© JUNGE FREIHEIT Verlag GmbH & Co. www.jungefreiheit.de 03/19 / 11. Januar 2019

Dexit oder Reform
Parteitag: In Riesa will die AfD ihr Europawahlprogramm konkretisieren / Wahl von weiteren Listenbewerbern
Jörg Kürschner

Knapp sechs Jahre nach ihrer Gründung als eurokritische Partei will die AfD auf einem Parteitag im sächsischen Riesa das Programm für die Europawahl beschließen und weitere Kandidaten für die Abstimmung am 26. Mai nominieren. Zu Beginn eines für die AfD wichtigen Wahljahres wird die Entscheidung über den Leitantrag der Programmkommission mit Spannung erwartet. Darin wird ein Austritt Deutschlands aus der EU ab 2024 für den Fall avisiert, daß die Staatengemeinschaft nicht nach den Vorstellungen der AfD reformiert werden kann. 

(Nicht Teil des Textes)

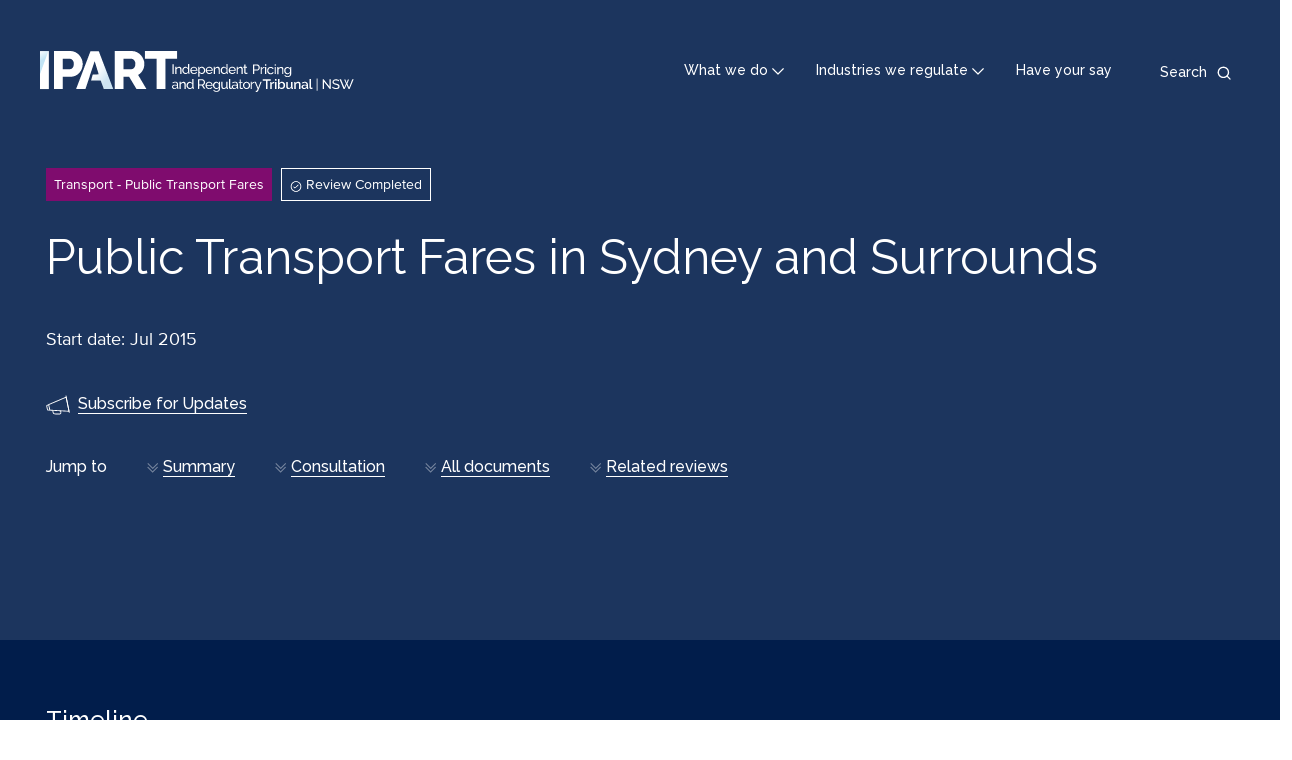

--- FILE ---
content_type: image/svg+xml
request_url: https://www.ipart.nsw.gov.au/themes/custom/ipartblue/dist/images/svg/arrow-right-double-dark.svg
body_size: -5
content:
<svg width="12" height="13" viewBox="0 0 12 13" fill="none" xmlns="http://www.w3.org/2000/svg"><path d="M.184 1.212l.888-.889L7.25 6.5l-6.177 6.177-.888-.888L5.472 6.5.184 1.212z" fill="#1C355E" fill-opacity=".75"/><path d="M3.991 1.212L4.88.323 11.057 6.5 4.88 12.677l-.889-.888L9.28 6.5 3.99 1.212z" fill="#1C355E" fill-opacity=".75"/></svg>

--- FILE ---
content_type: image/svg+xml
request_url: https://www.ipart.nsw.gov.au/themes/custom/ipartblue/dist/images/svg/arrow-down-double-light.svg
body_size: 1
content:
<svg width="14" height="12" viewBox="0 0 14 12" fill="none" xmlns="http://www.w3.org/2000/svg"><path opacity=".4" fill-rule="evenodd" clip-rule="evenodd" d="M12.133 0l.926.926L6.62 7.365.181.926 1.107 0 6.62 5.513 12.133 0zm0 4.365l.926.926L6.62 11.73.181 5.29l.926-.926L6.62 9.878l5.513-5.513z" fill="#fff"/></svg>

--- FILE ---
content_type: image/svg+xml
request_url: https://www.ipart.nsw.gov.au/themes/custom/ipartblue/dist/images/svg/speech-bubble-dark.svg
body_size: -9
content:
<svg width="12" height="13" viewBox="0 0 12 13" fill="none" xmlns="http://www.w3.org/2000/svg"><path fill-rule="evenodd" clip-rule="evenodd" d="M1 .722a1 1 0 0 0-1 1v6.727a1 1 0 0 0 1 1h1.727c-.09 1-.218 2.945 0 2.727L5.455 9.45H11a1 1 0 0 0 1-1V1.722a1 1 0 0 0-1-1H1z" fill="#202021" fill-opacity=".6"/></svg>

--- FILE ---
content_type: image/svg+xml
request_url: https://www.ipart.nsw.gov.au/themes/custom/ipartblue/dist/images/svg/speech-bubble-light.svg
body_size: 24
content:
<svg width="14" height="14" viewBox="0 0 14 14" fill="none" xmlns="http://www.w3.org/2000/svg"><path fill-rule="evenodd" clip-rule="evenodd" d="M1.612.802C.823.802.184 1.442.184 2.23v6.575c0 .788.64 1.428 1.428 1.428h1.526c-.098 1.08-.236 3.183 0 2.947l2.955-2.947h5.662c.789 0 1.429-.64 1.429-1.428V2.23c0-.789-.64-1.428-1.429-1.428H1.612z" fill="#CF1D3E"/></svg>

--- FILE ---
content_type: image/svg+xml
request_url: https://www.ipart.nsw.gov.au/themes/custom/ipartblue/dist/images/svg/timeline-status-complete-light.svg
body_size: 479
content:
<svg width="14" height="13" viewBox="0 0 14 13" fill="none" xmlns="http://www.w3.org/2000/svg"><path d="M5.748 8.45c-.038 0-.112 0-.112-.037L4.364 7.136c-.037-.037-.037-.187 0-.262.038-.075.187-.037.262 0l1.159 1.162 3.701-3.45c0-.037.112-.037.15 0 .037.038.037.188 0 .263L5.86 8.413c-.075.037-.112.037-.112.037zm1.27 4.05C3.693 12.5 1 9.8 1 6.537 1 3.275 3.692.5 7.019.5s6.018 2.7 6.018 6.037c0 3.338-2.766 5.963-6.018 5.963zm0-11.662c-3.065 0-5.607 2.55-5.607 5.625 0 3.074 2.468 5.662 5.608 5.662 3.14 0 5.607-2.55 5.607-5.625S10.084.838 7.02.838z" fill="#fff"/><path fill-rule="evenodd" clip-rule="evenodd" d="M.75 6.537C.75 3.14 3.55.25 7.019.25c3.466 0 6.268 2.813 6.268 6.287 0 3.481-2.883 6.213-6.268 6.213C3.555 12.75.75 9.94.75 6.537zm6.269-5.45c-2.927 0-5.358 2.438-5.358 5.376 0 2.942 2.36 5.412 5.358 5.412 2.999 0 5.357-2.435 5.357-5.375S9.943 1.088 7.02 1.088zm2.649 3.24a.341.341 0 0 1 .145.084c.06.06.08.133.087.167a.596.596 0 0 1-.041.383l-.02.04L6.005 8.62l-.033.016a.664.664 0 0 1-.186.061.331.331 0 0 1-.02.002h-.01l-.004.001h-.004v-.25.25h-.003c-.017 0-.068 0-.117-.01a.329.329 0 0 1-.123-.05.286.286 0 0 1-.078-.083l-1.24-1.243a.343.343 0 0 1-.087-.167.596.596 0 0 1 .041-.383.323.323 0 0 1 .194-.164.432.432 0 0 1 .169-.016.687.687 0 0 1 .234.068l.037.018L5.79 7.69l3.492-3.255a.301.301 0 0 1 .124-.099.362.362 0 0 1 .14-.027c.038 0 .08.006.12.018z" fill="#fff"/></svg>

--- FILE ---
content_type: image/svg+xml
request_url: https://www.ipart.nsw.gov.au/themes/custom/ipartblue/dist/images/svg/check-light.svg
body_size: 54
content:
<svg width="14" height="10" viewBox="0 0 14 10" fill="none" xmlns="http://www.w3.org/2000/svg"><path d="M12.77 2.778l-5.6 5.49-1.067 1.045a.76.76 0 0 1-.534.224.76.76 0 0 1-.533-.224L3.97 8.268 1.15 5.504a.921.921 0 0 1-.152-.485.73.73 0 0 1 .229-.523L2.293 3.45a.76.76 0 0 1 .534-.224c.19 0 .38.075.533.224l2.286 2.24L10.674.725A.76.76 0 0 1 11.208.5c.19 0 .38.075.533.224l1.067 1.046a.73.73 0 0 1 .228.523c0 .186-.114.336-.266.485z" fill="#fff"/></svg>

--- FILE ---
content_type: image/svg+xml
request_url: https://www.ipart.nsw.gov.au/themes/custom/ipartblue/dist/images/svg/arrow-right-dark.svg
body_size: -53
content:
<svg width="8" height="13" viewBox="0 0 8 13" fill="none" xmlns="http://www.w3.org/2000/svg"><path d="M.763 1.755L1.786.82l6.138 5.614-6.138 5.614-1.023-.936 5.115-4.678L.763 1.755z" fill="#011D4B"/></svg>

--- FILE ---
content_type: image/svg+xml
request_url: https://www.ipart.nsw.gov.au/themes/custom/ipartblue/dist/images/svg/arrow-left-dark.svg
body_size: -51
content:
<svg width="8" height="13" viewBox="0 0 8 13" fill="none" xmlns="http://www.w3.org/2000/svg"><path d="M7.924 11.112l-1.023.936L.763 6.434 6.9.82l1.023.935-5.115 4.679 5.115 4.678z" fill="#011D4B"/></svg>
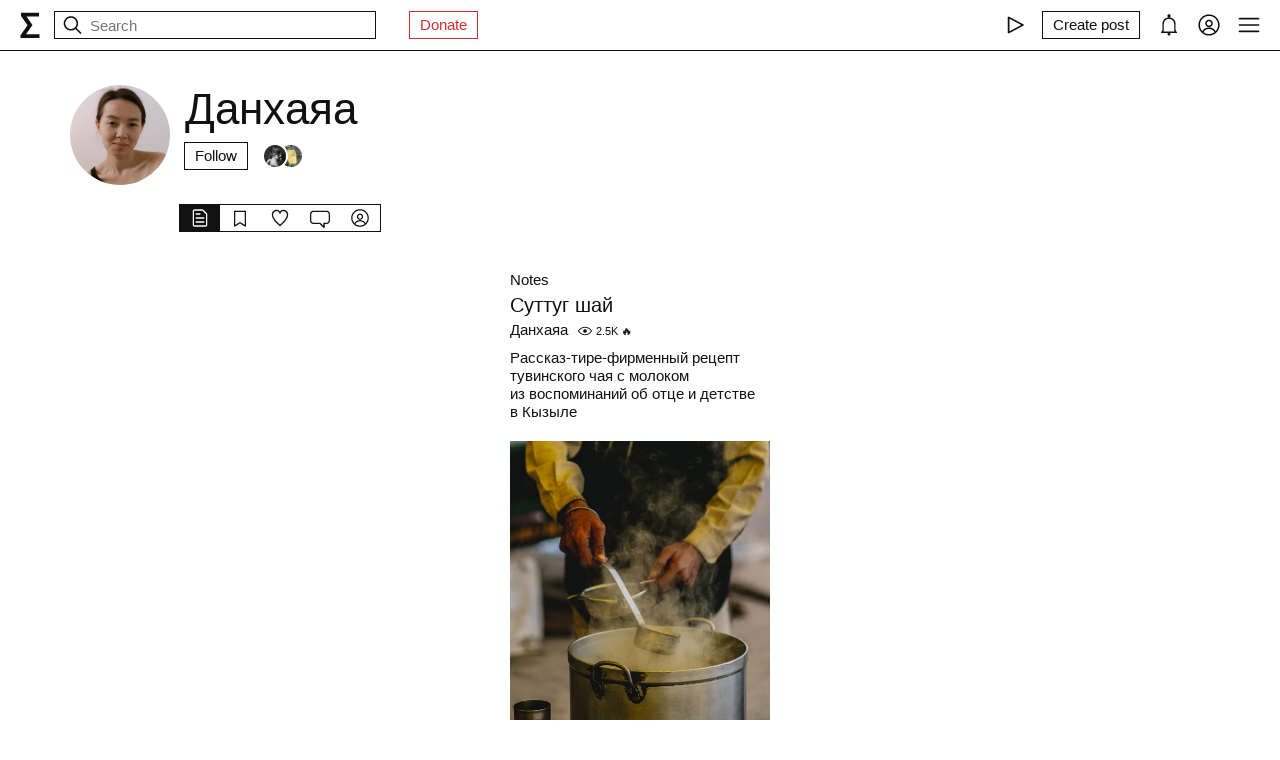

--- FILE ---
content_type: application/javascript; charset=UTF-8
request_url: https://syg.ma/_next/static/chunks/8402.d9b56c6ac859ad65.js
body_size: 954
content:
"use strict";(self.webpackChunk_N_E=self.webpackChunk_N_E||[]).push([[8402],{15284:function(e,t,n){Object.defineProperty(t,"$",{enumerable:!0,get:function(){return o}});let r=n(29815);function o(e){let{createServerReference:t}=n(33462);return t(e,r.callServer)}},28402:function(e,t,n){n.r(t),n.d(t,{FollowButtonDynamic:function(){return w}});var r=n(200),o=n(10298),u=n(34688),l=n(50624),i=n(3460),a=n(54336),c=n(79841),f=n(42466),d=n(11778);n(29815);var s=(0,n(15284).$)("d48e116d3d0ba1b6b95d094ff0532d3534bc4379");let w=e=>{let{isFollowing:t,id:n,type:w}=e,v=(0,u.NL)(),y=(0,a.Jc)(i.A6,(0,f.x)()),{data:C}=(0,l.a)({queryKey:["FollowButton",w,n],queryFn:async()=>!1,initialData:t,staleTime:1/0}),m=C?"Following":"Follow",x=(0,o.useCallback)(async e=>{await s({itemId:n,itemType:w,...e&&{afterLogin:!0}}).then(()=>{v.setQueryData(["FollowButton",w,n],!C),v.refetchQueries({stale:!0})})},[n,C,v,w]);return(null==y?void 0:y.id)===n?(0,r.jsx)(r.Fragment,{}):(null==y?void 0:y.id)?(0,r.jsx)(d.z,{onClick:()=>x(!1),isFollowing:C,title:m,children:m}):(0,r.jsx)(d.z,{title:"Follow",onClick:()=>(0,c.p)({isOpened:!0,queryClient:v,callback:()=>x(!0)}),children:"Follow"})}},79841:function(e,t,n){n.d(t,{p:function(){return r}});function r(e){let{isOpened:t,isLogin:n,success:r,callback:o,queryClient:u}=e;u.setQueryData(["popup"],{isOpened:t,isLogin:n,success:r,callback:o})}},42466:function(e,t,n){n.d(t,{x:function(){return u}});var r=n(50624);n(29815);var o=(0,n(15284).$)("91e44aea4a952c3d689686fda7f5758fc87f54b9");function u(){let{data:e}=(0,r.a)({queryKey:["currentUser"],queryFn:async()=>await o(),staleTime:1/0});return null==e?void 0:e.me}},34688:function(e,t,n){n.d(t,{NL:function(){return i},aH:function(){return a}});var r=n(10298);let o=r.createContext(void 0),u=r.createContext(!1);function l(e,t){return e||(t?(window.ReactQueryClientContext||(window.ReactQueryClientContext=o),window.ReactQueryClientContext):o)}let i=function(){let{context:e}=arguments.length>0&&void 0!==arguments[0]?arguments[0]:{},t=r.useContext(l(e,r.useContext(u)));if(!t)throw Error("No QueryClient set, use QueryClientProvider to set one");return t},a=e=>{let{client:t,children:n,context:o,contextSharing:i=!1}=e;r.useEffect(()=>(t.mount(),()=>{t.unmount()}),[t]);let a=l(o,i);return r.createElement(u.Provider,{value:!o&&i},r.createElement(a.Provider,{value:t},n))}},50624:function(e,t,n){n.d(t,{a:function(){return l}});var r=n(65486),o=n(65876),u=n(69506);function l(e,t,n){let l=(0,r._v)(e,t,n);return(0,u.r)(l,o.z)}}}]);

Für Parteichef Jörg Meuthen geht es ab Freitag in der Sachsenarena auch um seine Autorität, war er doch auf dem Magdeburger Parteitag im November zum Spitzenkandidaten gewählt worden. „Die derzeitige Formulierung im Leitantrag könnte ich nur sehr schwer vertreten“, warnte er wenige Tage vor Beginn des Treffens.  „Sollten sich unsere grundlegenden Reformansätze im bestehenden System der EU nicht innerhalb einer Legislaturperiode verwirklichen lassen, halten wir einen Austritt Deutschlands oder eine geordnete Auflösung der Europäischen Union und die Gründung einer neuen europäischen Wirtschafts- und Interessengemeinschaft für notwendig“, heißt es in dem 58 Seiten starken Antrag. Stichwort Dexit. „Ich halte diese Formulierung für zu rigoros. Wir müssen unseren Reformkonzepten mehr Zeit geben“, argumentiert Meuthen, der mit aller Kraft für eine Aufhebung der Fünf-Jahres-Frist kämpfen will. Zuversichtlich stimmt das Mitglied des Europäischen Parlaments (EP), daß die Befürworter eines raschen EU-Austritts in Magdeburg in der Minderheit geblieben seien.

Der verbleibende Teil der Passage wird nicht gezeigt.